= PROMPT =
Character for character, reproduce every entry below.

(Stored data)

☆ ☆ ☆ ☆ ☆

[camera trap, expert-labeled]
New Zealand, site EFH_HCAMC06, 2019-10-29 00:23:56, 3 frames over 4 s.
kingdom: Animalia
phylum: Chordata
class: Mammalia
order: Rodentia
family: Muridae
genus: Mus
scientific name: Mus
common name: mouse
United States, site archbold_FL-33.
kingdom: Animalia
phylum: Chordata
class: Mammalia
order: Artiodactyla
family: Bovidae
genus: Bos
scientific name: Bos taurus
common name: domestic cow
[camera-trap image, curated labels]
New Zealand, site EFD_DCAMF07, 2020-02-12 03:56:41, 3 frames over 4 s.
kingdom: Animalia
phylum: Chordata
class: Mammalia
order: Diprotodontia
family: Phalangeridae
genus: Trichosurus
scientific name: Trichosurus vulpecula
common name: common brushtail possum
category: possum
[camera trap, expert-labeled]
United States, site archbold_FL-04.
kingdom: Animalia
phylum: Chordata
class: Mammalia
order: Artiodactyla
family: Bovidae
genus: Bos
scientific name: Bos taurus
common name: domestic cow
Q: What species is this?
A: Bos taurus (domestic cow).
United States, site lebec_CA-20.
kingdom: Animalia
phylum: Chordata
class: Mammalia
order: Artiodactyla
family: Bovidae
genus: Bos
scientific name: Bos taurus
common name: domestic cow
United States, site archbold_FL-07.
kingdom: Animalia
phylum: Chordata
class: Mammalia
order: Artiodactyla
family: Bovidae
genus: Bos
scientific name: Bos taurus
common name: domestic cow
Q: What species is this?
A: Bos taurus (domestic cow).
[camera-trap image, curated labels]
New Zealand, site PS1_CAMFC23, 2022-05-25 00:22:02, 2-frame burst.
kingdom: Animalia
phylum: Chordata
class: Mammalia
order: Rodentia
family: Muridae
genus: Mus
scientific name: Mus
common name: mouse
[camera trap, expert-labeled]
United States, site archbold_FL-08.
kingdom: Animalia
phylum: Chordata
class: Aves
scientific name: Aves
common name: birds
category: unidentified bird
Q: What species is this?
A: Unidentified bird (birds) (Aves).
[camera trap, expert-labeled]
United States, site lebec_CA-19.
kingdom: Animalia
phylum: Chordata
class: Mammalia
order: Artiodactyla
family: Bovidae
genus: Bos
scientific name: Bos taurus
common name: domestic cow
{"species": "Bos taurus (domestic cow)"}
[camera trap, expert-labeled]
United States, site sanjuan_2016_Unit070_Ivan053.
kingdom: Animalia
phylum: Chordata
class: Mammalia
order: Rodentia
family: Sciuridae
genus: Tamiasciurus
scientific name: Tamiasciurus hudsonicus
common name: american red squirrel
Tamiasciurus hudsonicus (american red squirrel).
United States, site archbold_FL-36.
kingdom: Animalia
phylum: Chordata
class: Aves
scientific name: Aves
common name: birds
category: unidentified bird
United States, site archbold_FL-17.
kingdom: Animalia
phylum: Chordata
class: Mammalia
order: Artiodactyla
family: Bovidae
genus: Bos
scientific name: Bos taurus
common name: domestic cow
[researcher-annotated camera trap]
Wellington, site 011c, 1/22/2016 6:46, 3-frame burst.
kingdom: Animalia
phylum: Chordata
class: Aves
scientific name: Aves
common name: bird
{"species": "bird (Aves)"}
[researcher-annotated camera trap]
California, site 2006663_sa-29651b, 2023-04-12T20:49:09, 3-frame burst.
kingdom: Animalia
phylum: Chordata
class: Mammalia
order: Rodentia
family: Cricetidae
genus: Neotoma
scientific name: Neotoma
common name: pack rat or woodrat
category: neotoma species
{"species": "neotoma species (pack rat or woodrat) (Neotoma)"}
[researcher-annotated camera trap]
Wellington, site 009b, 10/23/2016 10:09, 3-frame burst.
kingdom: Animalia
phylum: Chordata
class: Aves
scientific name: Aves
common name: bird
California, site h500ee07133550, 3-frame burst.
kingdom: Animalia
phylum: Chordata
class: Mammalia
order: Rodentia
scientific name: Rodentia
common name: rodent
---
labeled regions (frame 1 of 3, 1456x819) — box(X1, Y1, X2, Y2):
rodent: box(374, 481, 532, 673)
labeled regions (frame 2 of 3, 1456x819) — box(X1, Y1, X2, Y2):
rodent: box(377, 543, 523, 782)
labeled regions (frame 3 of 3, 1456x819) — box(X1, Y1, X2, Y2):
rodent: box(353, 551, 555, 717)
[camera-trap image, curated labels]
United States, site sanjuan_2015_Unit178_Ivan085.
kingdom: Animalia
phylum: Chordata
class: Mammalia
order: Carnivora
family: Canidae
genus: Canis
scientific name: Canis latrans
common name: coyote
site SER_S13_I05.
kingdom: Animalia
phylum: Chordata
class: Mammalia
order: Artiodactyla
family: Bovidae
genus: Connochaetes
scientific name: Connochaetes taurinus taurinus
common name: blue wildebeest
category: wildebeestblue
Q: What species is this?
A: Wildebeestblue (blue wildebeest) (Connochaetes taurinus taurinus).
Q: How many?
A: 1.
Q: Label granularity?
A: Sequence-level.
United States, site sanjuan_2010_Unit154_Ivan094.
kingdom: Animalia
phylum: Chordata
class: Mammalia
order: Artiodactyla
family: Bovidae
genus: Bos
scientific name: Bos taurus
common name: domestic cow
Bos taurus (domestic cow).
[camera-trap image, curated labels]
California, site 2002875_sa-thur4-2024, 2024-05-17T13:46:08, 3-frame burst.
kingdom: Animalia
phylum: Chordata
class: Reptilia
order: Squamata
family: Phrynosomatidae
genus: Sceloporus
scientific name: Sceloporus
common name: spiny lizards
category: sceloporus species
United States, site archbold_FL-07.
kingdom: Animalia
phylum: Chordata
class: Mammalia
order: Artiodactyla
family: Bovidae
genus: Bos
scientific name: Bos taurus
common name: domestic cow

☆ ☆ ☆ ☆ ☆

= YOUR SOLUTION =
[camera trap, expert-labeled]
New Zealand, site EFH_HCAMC06, 2019-10-29 00:23:56, 3 frames over 4 s.
kingdom: Animalia
phylum: Chordata
class: Mammalia
order: Rodentia
family: Muridae
genus: Mus
scientific name: Mus
common name: mouse
United States, site archbold_FL-33.
kingdom: Animalia
phylum: Chordata
class: Mammalia
order: Artiodactyla
family: Bovidae
genus: Bos
scientific name: Bos taurus
common name: domestic cow
[camera-trap image, curated labels]
New Zealand, site EFD_DCAMF07, 2020-02-12 03:56:41, 3 frames over 4 s.
kingdom: Animalia
phylum: Chordata
class: Mammalia
order: Diprotodontia
family: Phalangeridae
genus: Trichosurus
scientific name: Trichosurus vulpecula
common name: common brushtail possum
category: possum
[camera trap, expert-labeled]
United States, site archbold_FL-04.
kingdom: Animalia
phylum: Chordata
class: Mammalia
order: Artiodactyla
family: Bovidae
genus: Bos
scientific name: Bos taurus
common name: domestic cow
Q: What species is this?
A: Bos taurus (domestic cow).
United States, site lebec_CA-20.
kingdom: Animalia
phylum: Chordata
class: Mammalia
order: Artiodactyla
family: Bovidae
genus: Bos
scientific name: Bos taurus
common name: domestic cow
United States, site archbold_FL-07.
kingdom: Animalia
phylum: Chordata
class: Mammalia
order: Artiodactyla
family: Bovidae
genus: Bos
scientific name: Bos taurus
common name: domestic cow
Q: What species is this?
A: Bos taurus (domestic cow).
[camera-trap image, curated labels]
New Zealand, site PS1_CAMFC23, 2022-05-25 00:22:02, 2-frame burst.
kingdom: Animalia
phylum: Chordata
class: Mammalia
order: Rodentia
family: Muridae
genus: Mus
scientific name: Mus
common name: mouse
[camera trap, expert-labeled]
United States, site archbold_FL-08.
kingdom: Animalia
phylum: Chordata
class: Aves
scientific name: Aves
common name: birds
category: unidentified bird
Q: What species is this?
A: Unidentified bird (birds) (Aves).
[camera trap, expert-labeled]
United States, site lebec_CA-19.
kingdom: Animalia
phylum: Chordata
class: Mammalia
order: Artiodactyla
family: Bovidae
genus: Bos
scientific name: Bos taurus
common name: domestic cow
{"species": "Bos taurus (domestic cow)"}
[camera trap, expert-labeled]
United States, site sanjuan_2016_Unit070_Ivan053.
kingdom: Animalia
phylum: Chordata
class: Mammalia
order: Rodentia
family: Sciuridae
genus: Tamiasciurus
scientific name: Tamiasciurus hudsonicus
common name: american red squirrel
Tamiasciurus hudsonicus (american red squirrel).
United States, site archbold_FL-36.
kingdom: Animalia
phylum: Chordata
class: Aves
scientific name: Aves
common name: birds
category: unidentified bird
United States, site archbold_FL-17.
kingdom: Animalia
phylum: Chordata
class: Mammalia
order: Artiodactyla
family: Bovidae
genus: Bos
scientific name: Bos taurus
common name: domestic cow
[researcher-annotated camera trap]
Wellington, site 011c, 1/22/2016 6:46, 3-frame burst.
kingdom: Animalia
phylum: Chordata
class: Aves
scientific name: Aves
common name: bird
{"species": "bird (Aves)"}
[researcher-annotated camera trap]
California, site 2006663_sa-29651b, 2023-04-12T20:49:09, 3-frame burst.
kingdom: Animalia
phylum: Chordata
class: Mammalia
order: Rodentia
family: Cricetidae
genus: Neotoma
scientific name: Neotoma
common name: pack rat or woodrat
category: neotoma species
{"species": "neotoma species (pack rat or woodrat) (Neotoma)"}
[researcher-annotated camera trap]
Wellington, site 009b, 10/23/2016 10:09, 3-frame burst.
kingdom: Animalia
phylum: Chordata
class: Aves
scientific name: Aves
common name: bird
California, site h500ee07133550, 3-frame burst.
kingdom: Animalia
phylum: Chordata
class: Mammalia
order: Rodentia
scientific name: Rodentia
common name: rodent
---
labeled regions (frame 1 of 3, 1456x819) — box(X1, Y1, X2, Y2):
rodent: box(374, 481, 532, 673)
labeled regions (frame 2 of 3, 1456x819) — box(X1, Y1, X2, Y2):
rodent: box(377, 543, 523, 782)
labeled regions (frame 3 of 3, 1456x819) — box(X1, Y1, X2, Y2):
rodent: box(353, 551, 555, 717)
[camera-trap image, curated labels]
United States, site sanjuan_2015_Unit178_Ivan085.
kingdom: Animalia
phylum: Chordata
class: Mammalia
order: Carnivora
family: Canidae
genus: Canis
scientific name: Canis latrans
common name: coyote
site SER_S13_I05.
kingdom: Animalia
phylum: Chordata
class: Mammalia
order: Artiodactyla
family: Bovidae
genus: Connochaetes
scientific name: Connochaetes taurinus taurinus
common name: blue wildebeest
category: wildebeestblue
Q: What species is this?
A: Wildebeestblue (blue wildebeest) (Connochaetes taurinus taurinus).
Q: How many?
A: 1.
Q: Label granularity?
A: Sequence-level.
United States, site sanjuan_2010_Unit154_Ivan094.
kingdom: Animalia
phylum: Chordata
class: Mammalia
order: Artiodactyla
family: Bovidae
genus: Bos
scientific name: Bos taurus
common name: domestic cow
Bos taurus (domestic cow).
[camera-trap image, curated labels]
California, site 2002875_sa-thur4-2024, 2024-05-17T13:46:08, 3-frame burst.
kingdom: Animalia
phylum: Chordata
class: Reptilia
order: Squamata
family: Phrynosomatidae
genus: Sceloporus
scientific name: Sceloporus
common name: spiny lizards
category: sceloporus species
United States, site archbold_FL-07.
kingdom: Animalia
phylum: Chordata
class: Mammalia
order: Artiodactyla
family: Bovidae
genus: Bos
scientific name: Bos taurus
common name: domestic cow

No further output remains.